(Required action):
Search the entries below for the word "camera", then copy each line in which it is found.

(Data provided):

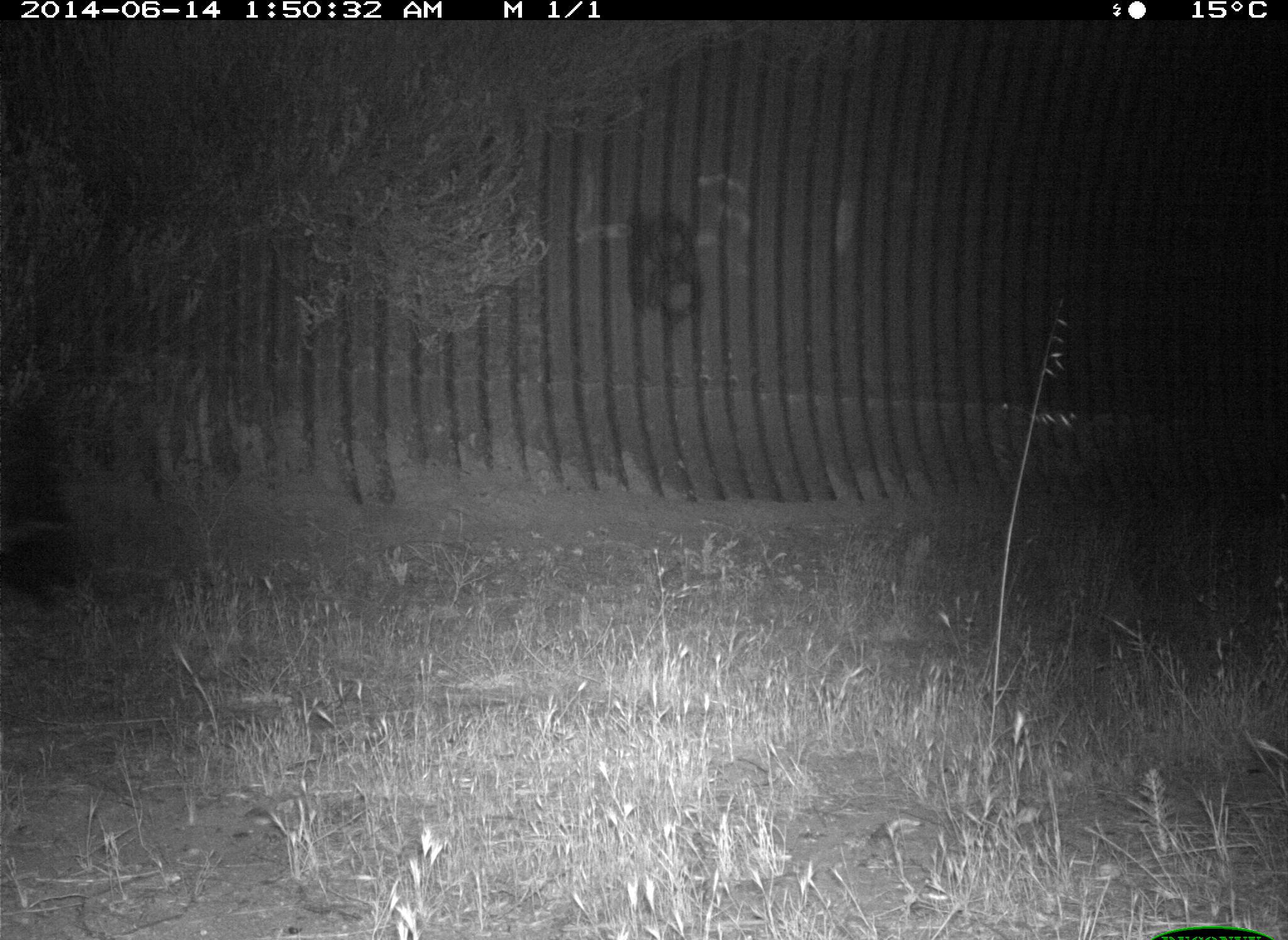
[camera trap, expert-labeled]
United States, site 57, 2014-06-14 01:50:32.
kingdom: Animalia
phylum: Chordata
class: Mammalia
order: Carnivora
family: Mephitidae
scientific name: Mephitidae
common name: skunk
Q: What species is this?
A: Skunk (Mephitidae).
--
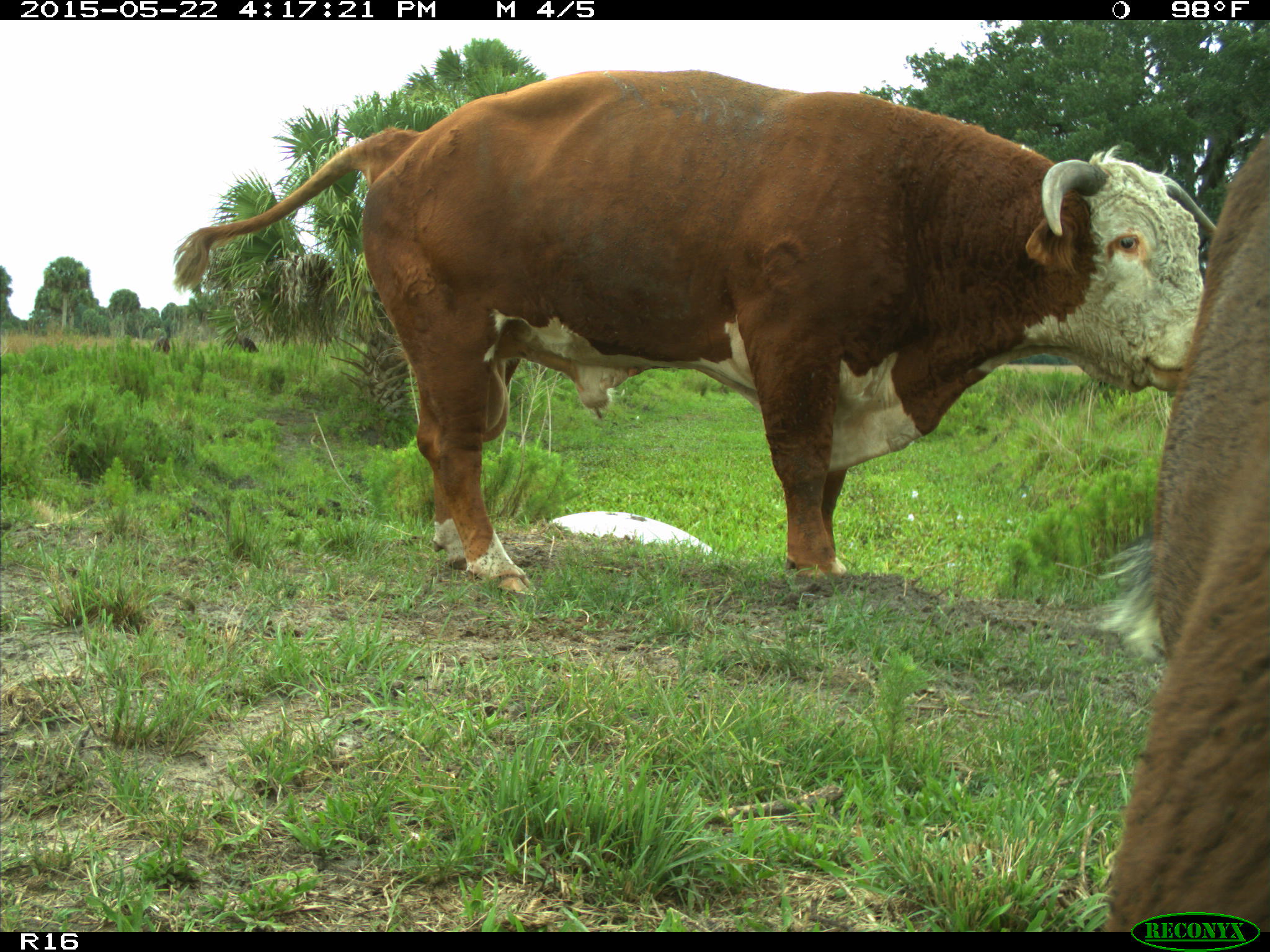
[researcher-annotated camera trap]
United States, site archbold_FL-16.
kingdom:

(Answer space):
[camera trap, expert-labeled]
[researcher-annotated camera trap]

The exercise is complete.